Another approach would be to look at how this data is getting into the report in the first place, from the nf-core/sarek pipeline. @maxulysse / @FriederikeHanssen - have you guys had any similar requests in the past, or any ideas on this topic?
Thank you for your really useful suggestion. I wonder if the sample_merge_groups lead to overwriting in general stats table? A bit more about the context, all my screenshots was from general stats table.
In addition, cleaning file name does affect the other sections of the report (reduce, ovewriting the samples, I think that your suggestion could help with this). Please kindly take a look at the default & cleaned fn reports here
I kinda wonder why bcftools stats is in general stats table, while VEP is not and has it own general stats table at VEP sections.
Also, should I do the same with bcftools, as VEP. Maybe if I do so, the row with sample name like HCC1395T_vs_HCC1395N.strelka.somatic_snvs that comes from bcftools, may not appear in general stats table.
Then I will only need to clean (the md and recal also lead to overwrite tho ):
- "_val"
- "_1"
- "_2"
- ".md"
- ".recal"
- "-1"
Please correct me if I misundestand something! Thank you very much!
aha, I didn’t realise this - thank you for clarifying! Ok, then issue #2097 will not help you (at least, not in respect to Bcftools data being overwritten in the table).
This is a good point - that would be another easy fix at MultiQC level, to move that info into a separate table. The reason is to have these statistics in the General Stats table alongside other “general” stats from other tools, for comparison (eg. do samples with high % duplicates have low SNP counts, or whatever).
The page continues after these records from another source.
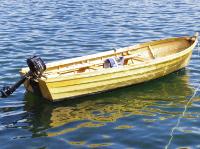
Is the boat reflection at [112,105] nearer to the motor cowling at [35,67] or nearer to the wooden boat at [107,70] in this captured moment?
the wooden boat at [107,70]

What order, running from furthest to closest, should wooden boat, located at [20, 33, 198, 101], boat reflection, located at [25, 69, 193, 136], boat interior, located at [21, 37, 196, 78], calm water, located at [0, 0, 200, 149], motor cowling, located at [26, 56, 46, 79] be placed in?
1. boat interior, located at [21, 37, 196, 78]
2. wooden boat, located at [20, 33, 198, 101]
3. motor cowling, located at [26, 56, 46, 79]
4. boat reflection, located at [25, 69, 193, 136]
5. calm water, located at [0, 0, 200, 149]

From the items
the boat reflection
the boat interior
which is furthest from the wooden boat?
the boat reflection

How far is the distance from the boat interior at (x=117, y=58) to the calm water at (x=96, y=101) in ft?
3.89

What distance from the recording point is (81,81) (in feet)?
48.9

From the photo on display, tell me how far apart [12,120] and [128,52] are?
22.4 ft

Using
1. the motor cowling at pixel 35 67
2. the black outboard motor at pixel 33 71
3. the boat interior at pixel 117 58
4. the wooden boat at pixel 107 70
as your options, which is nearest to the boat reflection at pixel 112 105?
the wooden boat at pixel 107 70

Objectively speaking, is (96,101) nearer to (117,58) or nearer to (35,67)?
(35,67)

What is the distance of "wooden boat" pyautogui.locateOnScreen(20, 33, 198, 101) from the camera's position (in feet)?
47.6

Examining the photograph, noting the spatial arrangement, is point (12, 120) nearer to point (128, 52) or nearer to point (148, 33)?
point (128, 52)

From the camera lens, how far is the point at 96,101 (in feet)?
49.4

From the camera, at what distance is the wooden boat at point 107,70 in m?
14.5

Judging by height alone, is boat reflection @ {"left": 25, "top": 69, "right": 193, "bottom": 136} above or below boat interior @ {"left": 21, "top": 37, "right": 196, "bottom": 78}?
below

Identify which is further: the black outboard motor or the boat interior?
the boat interior

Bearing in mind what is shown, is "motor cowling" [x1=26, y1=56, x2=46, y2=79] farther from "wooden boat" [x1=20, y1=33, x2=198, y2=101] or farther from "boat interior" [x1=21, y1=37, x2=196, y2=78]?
"boat interior" [x1=21, y1=37, x2=196, y2=78]
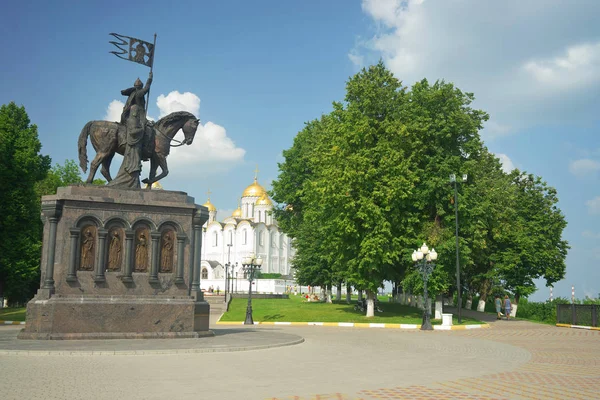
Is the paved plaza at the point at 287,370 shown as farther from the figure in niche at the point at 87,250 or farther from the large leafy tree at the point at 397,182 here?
the large leafy tree at the point at 397,182

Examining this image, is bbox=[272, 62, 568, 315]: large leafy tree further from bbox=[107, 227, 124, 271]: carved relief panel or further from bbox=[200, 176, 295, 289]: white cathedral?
bbox=[200, 176, 295, 289]: white cathedral

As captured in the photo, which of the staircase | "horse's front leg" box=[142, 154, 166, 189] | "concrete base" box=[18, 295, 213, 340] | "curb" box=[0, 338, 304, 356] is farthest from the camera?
the staircase

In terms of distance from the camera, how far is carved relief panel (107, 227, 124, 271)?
16922mm

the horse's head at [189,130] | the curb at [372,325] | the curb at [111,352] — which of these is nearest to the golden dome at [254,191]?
the curb at [372,325]

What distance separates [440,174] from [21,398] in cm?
2654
But in this case, pairing with #2097 it’d be easier to have them in a separate table.
We could think about moving them, or even having a module-specific config flag to choose whether they go in General Stats (as now, default behaviour) or a separate table instead (opt-in). @maxulysse / @FriederikeHanssen - any opinions on this behaviour for Bcftools specifically?
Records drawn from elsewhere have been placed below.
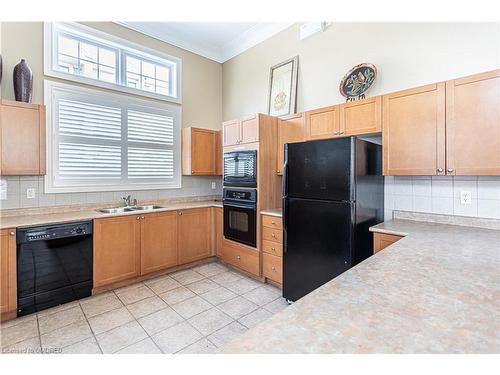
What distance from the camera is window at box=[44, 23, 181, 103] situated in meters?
3.16

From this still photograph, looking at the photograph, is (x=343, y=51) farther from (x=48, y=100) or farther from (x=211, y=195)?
(x=48, y=100)

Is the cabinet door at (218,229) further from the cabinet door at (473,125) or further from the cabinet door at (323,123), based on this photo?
the cabinet door at (473,125)

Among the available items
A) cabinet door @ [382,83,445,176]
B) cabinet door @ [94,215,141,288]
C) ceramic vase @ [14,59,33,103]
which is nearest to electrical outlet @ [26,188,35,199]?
cabinet door @ [94,215,141,288]

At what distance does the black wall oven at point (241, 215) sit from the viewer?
3286mm

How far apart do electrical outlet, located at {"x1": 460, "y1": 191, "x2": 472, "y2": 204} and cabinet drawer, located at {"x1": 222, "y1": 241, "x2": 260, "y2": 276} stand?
7.05 feet

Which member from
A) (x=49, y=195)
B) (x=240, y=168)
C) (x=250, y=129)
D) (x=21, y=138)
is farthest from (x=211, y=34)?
(x=49, y=195)

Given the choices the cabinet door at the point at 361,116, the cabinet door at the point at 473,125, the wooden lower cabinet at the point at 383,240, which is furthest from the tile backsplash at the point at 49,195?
the cabinet door at the point at 473,125

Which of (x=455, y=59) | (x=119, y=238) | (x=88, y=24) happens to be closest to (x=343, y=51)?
(x=455, y=59)

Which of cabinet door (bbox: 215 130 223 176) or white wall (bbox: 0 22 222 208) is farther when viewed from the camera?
cabinet door (bbox: 215 130 223 176)

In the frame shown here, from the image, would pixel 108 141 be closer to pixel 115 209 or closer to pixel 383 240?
pixel 115 209

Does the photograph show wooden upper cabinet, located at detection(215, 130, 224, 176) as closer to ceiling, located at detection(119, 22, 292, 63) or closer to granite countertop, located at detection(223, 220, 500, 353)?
ceiling, located at detection(119, 22, 292, 63)

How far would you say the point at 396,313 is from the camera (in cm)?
82

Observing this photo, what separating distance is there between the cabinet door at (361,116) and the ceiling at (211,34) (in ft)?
6.33

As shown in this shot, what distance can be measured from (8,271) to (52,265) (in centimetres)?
32
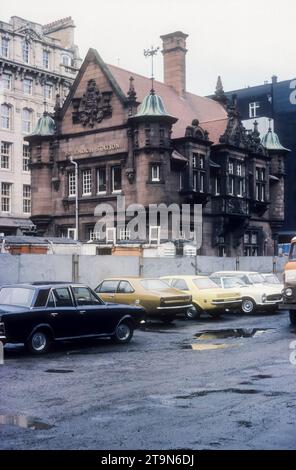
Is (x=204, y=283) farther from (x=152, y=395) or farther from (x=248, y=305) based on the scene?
(x=152, y=395)

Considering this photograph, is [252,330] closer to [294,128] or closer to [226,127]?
[226,127]

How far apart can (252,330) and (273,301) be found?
19.1ft

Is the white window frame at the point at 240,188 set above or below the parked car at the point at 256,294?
above

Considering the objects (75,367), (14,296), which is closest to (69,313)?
(14,296)

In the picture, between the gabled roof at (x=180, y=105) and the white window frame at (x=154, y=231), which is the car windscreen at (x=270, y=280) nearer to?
the white window frame at (x=154, y=231)

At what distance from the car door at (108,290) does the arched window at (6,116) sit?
3808cm

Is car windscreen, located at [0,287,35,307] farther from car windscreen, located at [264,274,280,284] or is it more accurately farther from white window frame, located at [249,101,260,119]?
white window frame, located at [249,101,260,119]

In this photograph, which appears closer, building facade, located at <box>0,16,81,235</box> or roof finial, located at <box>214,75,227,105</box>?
roof finial, located at <box>214,75,227,105</box>

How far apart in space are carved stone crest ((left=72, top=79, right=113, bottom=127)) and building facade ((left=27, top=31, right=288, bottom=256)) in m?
0.06

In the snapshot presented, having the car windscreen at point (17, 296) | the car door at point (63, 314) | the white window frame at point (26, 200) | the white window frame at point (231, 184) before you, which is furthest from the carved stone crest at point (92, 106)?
the car windscreen at point (17, 296)

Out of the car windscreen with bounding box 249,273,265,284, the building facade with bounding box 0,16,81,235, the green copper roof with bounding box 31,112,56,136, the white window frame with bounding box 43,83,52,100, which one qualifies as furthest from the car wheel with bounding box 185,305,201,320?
the white window frame with bounding box 43,83,52,100

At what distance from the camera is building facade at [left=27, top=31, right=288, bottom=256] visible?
38531 mm

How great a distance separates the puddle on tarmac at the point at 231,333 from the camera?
17875 millimetres

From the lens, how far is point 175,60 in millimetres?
48281
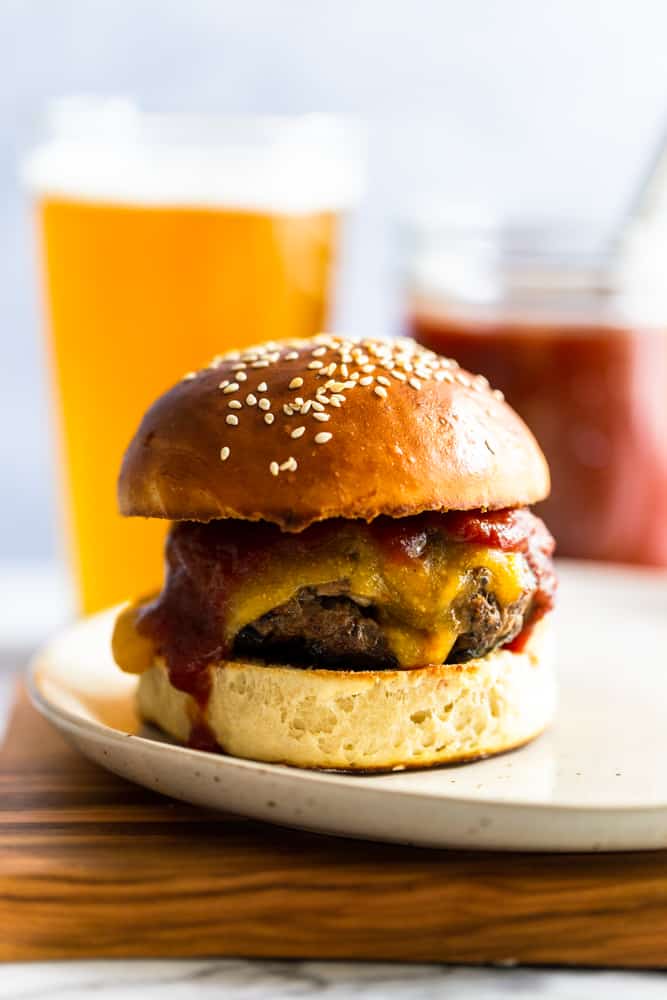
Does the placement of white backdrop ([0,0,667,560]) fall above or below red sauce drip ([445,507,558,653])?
above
Ahh I got it, thank you! (Sorry, I was thinking that it is something could be done with setting config, like we could select the stats from which tools will be add to general stats).
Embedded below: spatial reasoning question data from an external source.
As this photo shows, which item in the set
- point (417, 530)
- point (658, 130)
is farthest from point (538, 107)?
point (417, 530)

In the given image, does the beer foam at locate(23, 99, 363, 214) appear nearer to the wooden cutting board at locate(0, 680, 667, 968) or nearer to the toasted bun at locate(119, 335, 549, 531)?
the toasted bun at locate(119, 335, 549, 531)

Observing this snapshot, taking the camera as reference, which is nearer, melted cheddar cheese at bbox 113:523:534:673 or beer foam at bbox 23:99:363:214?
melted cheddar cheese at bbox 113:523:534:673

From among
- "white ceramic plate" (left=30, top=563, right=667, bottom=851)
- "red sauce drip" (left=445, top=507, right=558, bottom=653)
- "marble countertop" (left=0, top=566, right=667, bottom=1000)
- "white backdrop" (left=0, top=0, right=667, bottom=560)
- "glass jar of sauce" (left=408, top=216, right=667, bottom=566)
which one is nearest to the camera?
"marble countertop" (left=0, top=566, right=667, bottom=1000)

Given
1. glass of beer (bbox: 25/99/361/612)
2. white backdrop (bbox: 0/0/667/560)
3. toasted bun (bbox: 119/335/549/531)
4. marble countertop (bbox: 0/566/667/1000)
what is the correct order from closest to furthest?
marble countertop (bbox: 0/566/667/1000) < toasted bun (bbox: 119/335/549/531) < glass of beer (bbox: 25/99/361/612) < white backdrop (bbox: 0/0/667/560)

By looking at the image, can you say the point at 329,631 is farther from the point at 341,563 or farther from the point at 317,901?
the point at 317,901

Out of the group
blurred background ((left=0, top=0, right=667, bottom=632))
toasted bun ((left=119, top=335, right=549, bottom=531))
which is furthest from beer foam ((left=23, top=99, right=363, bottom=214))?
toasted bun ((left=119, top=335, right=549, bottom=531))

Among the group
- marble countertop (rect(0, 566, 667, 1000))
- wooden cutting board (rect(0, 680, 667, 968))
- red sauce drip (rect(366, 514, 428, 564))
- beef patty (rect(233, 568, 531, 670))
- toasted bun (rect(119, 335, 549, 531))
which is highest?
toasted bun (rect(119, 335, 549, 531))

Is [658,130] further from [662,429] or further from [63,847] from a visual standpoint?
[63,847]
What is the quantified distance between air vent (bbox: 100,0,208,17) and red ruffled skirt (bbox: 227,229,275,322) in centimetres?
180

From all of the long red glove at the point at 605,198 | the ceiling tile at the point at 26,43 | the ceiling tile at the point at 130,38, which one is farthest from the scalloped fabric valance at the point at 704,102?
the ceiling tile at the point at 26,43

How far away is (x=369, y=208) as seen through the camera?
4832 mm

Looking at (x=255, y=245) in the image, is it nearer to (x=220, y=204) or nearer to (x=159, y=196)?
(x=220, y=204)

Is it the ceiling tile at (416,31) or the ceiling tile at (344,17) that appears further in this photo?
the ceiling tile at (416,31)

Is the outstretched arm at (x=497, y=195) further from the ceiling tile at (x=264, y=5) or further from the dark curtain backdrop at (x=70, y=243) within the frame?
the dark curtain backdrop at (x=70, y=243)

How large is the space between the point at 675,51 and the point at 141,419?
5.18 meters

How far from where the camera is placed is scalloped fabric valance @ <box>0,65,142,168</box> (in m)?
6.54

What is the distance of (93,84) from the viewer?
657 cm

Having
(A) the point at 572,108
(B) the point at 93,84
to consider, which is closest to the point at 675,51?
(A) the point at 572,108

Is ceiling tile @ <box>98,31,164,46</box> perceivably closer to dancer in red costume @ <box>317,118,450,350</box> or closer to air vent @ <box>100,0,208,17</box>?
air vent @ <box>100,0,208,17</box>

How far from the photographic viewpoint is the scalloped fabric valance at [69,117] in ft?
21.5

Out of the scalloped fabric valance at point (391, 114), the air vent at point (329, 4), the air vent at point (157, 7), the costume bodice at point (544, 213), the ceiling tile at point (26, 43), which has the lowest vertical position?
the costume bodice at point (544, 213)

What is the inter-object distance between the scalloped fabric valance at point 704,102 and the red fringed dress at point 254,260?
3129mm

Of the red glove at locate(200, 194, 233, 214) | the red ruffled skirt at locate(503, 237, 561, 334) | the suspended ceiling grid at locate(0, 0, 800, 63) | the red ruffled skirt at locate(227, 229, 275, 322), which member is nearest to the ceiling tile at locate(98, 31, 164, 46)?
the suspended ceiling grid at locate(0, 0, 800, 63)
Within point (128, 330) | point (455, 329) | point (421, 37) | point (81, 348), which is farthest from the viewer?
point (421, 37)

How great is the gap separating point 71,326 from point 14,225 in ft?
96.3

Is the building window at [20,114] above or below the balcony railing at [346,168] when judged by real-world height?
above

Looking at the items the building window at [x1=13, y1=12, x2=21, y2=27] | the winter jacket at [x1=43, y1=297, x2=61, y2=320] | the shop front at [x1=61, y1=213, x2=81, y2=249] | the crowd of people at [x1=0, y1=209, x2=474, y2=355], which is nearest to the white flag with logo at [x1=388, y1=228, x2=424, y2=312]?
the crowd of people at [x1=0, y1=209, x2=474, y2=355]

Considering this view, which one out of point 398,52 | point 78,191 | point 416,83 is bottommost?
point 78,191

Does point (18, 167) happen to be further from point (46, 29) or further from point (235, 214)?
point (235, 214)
I think this is not a common need, and might be not a problem if just one or two tools are run. So maybe I will try customizing a bit on my own instead of create a request!
Once again, sincerely thank you and Seqera Lab Team for timely support!
Hey! apologies, I didn’t get any notifications about this thread . In general, I have no strong opinion about where to put the bcftools stats table. I agree that the general table at the top is pretty hard to read and it would be nice to split it up a bit. I don’t know if we want to collapse multiple variantcallers, but at least splitting up preprocessing and variantcalling into several stats tables would probably already improve readability a lot.